Exercise material section start

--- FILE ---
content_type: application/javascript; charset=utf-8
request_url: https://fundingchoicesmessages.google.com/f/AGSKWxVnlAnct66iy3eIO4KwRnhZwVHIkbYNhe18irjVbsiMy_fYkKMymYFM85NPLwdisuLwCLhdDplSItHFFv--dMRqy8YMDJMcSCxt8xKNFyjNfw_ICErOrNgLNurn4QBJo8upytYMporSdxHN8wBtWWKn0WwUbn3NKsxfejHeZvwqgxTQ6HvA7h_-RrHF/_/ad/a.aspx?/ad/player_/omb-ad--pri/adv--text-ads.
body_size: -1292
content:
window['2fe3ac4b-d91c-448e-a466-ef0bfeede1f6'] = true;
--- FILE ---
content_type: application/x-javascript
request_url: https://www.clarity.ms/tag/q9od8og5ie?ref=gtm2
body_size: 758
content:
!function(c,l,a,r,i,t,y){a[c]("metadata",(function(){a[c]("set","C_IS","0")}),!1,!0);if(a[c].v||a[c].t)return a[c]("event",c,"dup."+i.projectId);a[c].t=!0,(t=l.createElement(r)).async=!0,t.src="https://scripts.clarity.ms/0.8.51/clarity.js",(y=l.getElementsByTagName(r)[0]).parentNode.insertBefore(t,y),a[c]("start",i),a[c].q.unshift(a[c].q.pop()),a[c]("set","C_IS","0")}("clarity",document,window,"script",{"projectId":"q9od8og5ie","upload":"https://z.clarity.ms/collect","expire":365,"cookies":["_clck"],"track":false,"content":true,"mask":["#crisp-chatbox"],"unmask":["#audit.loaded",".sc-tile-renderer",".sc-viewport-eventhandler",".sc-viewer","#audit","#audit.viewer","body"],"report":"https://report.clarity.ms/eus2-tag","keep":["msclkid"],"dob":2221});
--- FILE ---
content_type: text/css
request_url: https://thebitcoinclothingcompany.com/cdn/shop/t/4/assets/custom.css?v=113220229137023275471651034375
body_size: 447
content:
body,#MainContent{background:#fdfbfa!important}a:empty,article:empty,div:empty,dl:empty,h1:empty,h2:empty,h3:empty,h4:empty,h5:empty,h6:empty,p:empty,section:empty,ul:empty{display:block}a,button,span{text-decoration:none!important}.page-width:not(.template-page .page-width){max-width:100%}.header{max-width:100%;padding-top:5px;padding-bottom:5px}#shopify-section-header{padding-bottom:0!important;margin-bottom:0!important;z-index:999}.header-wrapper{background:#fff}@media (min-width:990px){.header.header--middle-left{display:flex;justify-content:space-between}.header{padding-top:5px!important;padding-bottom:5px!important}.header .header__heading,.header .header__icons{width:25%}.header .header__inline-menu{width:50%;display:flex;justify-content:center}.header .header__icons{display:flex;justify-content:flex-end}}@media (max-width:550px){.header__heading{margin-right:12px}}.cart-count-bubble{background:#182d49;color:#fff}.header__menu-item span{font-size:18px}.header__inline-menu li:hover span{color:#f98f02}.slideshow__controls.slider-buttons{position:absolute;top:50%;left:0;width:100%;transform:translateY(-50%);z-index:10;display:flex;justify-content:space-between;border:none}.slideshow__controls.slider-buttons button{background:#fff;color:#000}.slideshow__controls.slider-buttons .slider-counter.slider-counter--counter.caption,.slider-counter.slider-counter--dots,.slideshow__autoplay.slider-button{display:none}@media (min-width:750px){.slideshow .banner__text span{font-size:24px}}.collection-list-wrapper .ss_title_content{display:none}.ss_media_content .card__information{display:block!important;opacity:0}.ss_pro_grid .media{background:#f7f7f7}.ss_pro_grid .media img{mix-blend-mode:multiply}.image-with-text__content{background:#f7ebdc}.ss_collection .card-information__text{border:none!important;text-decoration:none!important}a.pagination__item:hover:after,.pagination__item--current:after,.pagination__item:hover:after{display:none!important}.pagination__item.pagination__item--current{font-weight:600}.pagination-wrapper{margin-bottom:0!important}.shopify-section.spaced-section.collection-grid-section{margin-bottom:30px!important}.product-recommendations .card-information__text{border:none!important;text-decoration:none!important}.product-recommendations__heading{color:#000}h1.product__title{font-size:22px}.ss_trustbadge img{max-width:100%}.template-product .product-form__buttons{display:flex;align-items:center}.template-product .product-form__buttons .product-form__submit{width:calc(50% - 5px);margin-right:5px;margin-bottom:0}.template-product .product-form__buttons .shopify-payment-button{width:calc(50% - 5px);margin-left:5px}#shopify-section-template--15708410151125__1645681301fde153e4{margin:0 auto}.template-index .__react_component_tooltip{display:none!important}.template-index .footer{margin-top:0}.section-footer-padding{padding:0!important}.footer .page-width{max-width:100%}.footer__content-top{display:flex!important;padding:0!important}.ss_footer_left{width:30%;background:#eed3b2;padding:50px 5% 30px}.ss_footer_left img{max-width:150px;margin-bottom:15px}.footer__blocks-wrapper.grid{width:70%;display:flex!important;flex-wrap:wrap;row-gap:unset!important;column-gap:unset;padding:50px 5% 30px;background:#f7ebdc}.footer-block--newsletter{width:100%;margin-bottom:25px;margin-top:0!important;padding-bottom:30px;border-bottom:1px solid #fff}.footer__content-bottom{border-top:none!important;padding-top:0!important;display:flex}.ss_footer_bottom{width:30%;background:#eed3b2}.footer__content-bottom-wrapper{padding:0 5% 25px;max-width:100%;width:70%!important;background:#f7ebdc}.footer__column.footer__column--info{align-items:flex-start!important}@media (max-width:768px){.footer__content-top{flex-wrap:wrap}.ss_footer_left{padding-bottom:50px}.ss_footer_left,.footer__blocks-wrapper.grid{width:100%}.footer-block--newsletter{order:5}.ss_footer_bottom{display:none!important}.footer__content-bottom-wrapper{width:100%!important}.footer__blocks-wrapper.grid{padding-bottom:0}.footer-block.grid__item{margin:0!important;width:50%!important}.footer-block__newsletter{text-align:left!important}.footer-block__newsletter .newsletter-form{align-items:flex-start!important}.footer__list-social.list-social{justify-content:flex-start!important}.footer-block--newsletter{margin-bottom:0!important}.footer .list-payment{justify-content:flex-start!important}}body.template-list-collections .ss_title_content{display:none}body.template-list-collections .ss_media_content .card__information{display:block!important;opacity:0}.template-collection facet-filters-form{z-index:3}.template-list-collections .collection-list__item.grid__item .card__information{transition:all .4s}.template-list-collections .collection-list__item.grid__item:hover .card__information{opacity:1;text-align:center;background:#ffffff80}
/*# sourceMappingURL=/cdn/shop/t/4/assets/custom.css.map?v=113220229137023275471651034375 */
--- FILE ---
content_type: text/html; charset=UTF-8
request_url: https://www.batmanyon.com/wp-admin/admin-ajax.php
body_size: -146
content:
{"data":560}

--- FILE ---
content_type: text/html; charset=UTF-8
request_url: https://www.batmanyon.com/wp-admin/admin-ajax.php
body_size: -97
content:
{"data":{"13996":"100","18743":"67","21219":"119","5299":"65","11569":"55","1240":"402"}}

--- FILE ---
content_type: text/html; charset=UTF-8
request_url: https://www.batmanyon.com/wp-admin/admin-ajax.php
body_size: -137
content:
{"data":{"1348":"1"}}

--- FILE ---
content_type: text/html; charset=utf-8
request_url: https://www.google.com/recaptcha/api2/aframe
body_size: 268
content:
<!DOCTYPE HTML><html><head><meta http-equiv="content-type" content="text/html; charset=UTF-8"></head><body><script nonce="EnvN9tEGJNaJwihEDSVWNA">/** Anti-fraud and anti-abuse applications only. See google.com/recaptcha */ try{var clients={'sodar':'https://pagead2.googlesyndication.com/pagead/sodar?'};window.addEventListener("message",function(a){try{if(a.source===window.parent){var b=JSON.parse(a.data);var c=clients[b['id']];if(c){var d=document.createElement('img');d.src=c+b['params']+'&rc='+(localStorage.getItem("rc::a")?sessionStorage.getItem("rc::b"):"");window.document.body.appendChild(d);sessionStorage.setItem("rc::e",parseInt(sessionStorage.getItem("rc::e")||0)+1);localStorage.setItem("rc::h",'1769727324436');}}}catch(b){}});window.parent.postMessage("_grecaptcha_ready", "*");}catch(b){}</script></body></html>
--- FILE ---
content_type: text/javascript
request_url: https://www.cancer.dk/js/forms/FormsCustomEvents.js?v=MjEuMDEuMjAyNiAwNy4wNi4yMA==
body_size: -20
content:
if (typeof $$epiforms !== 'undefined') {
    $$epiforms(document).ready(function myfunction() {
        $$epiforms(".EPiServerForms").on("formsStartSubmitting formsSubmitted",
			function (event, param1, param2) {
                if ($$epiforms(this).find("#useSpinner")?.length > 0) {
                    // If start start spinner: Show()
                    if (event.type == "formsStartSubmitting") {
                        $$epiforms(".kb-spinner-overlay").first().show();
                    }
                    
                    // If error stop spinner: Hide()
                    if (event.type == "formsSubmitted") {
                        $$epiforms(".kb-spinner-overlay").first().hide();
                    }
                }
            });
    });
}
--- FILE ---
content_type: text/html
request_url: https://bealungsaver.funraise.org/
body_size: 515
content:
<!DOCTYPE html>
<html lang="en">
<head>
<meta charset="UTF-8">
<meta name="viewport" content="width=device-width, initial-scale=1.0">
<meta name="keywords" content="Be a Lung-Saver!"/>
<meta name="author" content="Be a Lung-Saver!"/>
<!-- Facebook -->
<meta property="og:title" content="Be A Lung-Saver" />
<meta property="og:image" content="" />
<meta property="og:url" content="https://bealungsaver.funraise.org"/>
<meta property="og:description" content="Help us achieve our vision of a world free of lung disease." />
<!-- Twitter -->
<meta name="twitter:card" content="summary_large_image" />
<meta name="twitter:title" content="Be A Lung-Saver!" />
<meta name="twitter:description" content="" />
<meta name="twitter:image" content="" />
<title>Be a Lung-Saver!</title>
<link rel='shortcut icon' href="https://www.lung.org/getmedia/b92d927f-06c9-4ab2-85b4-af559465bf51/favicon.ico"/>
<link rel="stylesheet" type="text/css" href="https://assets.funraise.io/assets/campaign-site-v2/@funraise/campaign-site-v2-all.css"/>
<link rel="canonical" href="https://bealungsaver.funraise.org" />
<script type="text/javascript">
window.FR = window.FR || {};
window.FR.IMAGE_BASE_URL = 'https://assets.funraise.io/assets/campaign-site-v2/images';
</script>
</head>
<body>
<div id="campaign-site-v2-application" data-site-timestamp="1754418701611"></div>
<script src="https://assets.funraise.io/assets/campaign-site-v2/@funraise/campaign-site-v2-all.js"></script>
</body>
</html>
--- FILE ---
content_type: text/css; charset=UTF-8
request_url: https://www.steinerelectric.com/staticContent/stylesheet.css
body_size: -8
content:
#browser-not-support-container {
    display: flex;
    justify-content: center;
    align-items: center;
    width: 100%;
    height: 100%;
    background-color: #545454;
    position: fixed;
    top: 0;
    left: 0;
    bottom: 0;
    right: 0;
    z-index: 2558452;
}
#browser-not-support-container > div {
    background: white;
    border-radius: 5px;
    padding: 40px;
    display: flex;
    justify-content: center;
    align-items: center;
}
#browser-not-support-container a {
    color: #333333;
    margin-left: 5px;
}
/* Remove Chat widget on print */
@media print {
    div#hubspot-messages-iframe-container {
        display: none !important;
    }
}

Exercise material section end

**The problem**
Using the records above, list each line that includes "function".

**Answer space**
!function(c,l,a,r,i,t,y){a[c]("metadata",(function(){a[c]("set","C_IS","0")}),!1,!0);if(a[c].v||a[c].t)return a[c]("event",c,"dup."+i.projectId);a[c].t=!0,(t=l.createElement(r)).async=!0,t.src="https://scripts.clarity.ms/0.8.51/clarity.js",(y=l.getElementsByTagName(r)[0]).parentNode.insertBefore(t,y),a[c]("start",i),a[c].q.unshift(a[c].q.pop()),a[c]("set","C_IS","0")}("clarity",document,window,"script",{"projectId":"q9od8og5ie","upload":"https://z.clarity.ms/collect","expire":365,"cookies":["_clck"],"track":false,"content":true,"mask":["#crisp-chatbox"],"unmask":["#audit.loaded",".sc-tile-renderer",".sc-viewport-eventhandler",".sc-viewer","#audit","#audit.viewer","body"],"report":"https://report.clarity.ms/eus2-tag","keep":["msclkid"],"dob":2221});
<!DOCTYPE HTML><html><head><meta http-equiv="content-type" content="text/html; charset=UTF-8"></head><body><script nonce="EnvN9tEGJNaJwihEDSVWNA">/** Anti-fraud and anti-abuse applications only. See google.com/recaptcha */ try{var clients={'sodar':'https://pagead2.googlesyndication.com/pagead/sodar?'};window.addEventListener("message",function(a){try{if(a.source===window.parent){var b=JSON.parse(a.data);var c=clients[b['id']];if(c){var d=document.createElement('img');d.src=c+b['params']+'&rc='+(localStorage.getItem("rc::a")?sessionStorage.getItem("rc::b"):"");window.document.body.appendChild(d);sessionStorage.setItem("rc::e",parseInt(sessionStorage.getItem("rc::e")||0)+1);localStorage.setItem("rc::h",'1769727324436');}}}catch(b){}});window.parent.postMessage("_grecaptcha_ready", "*");}catch(b){}</script></body></html>
    $$epiforms(document).ready(function myfunction() {
			function (event, param1, param2) {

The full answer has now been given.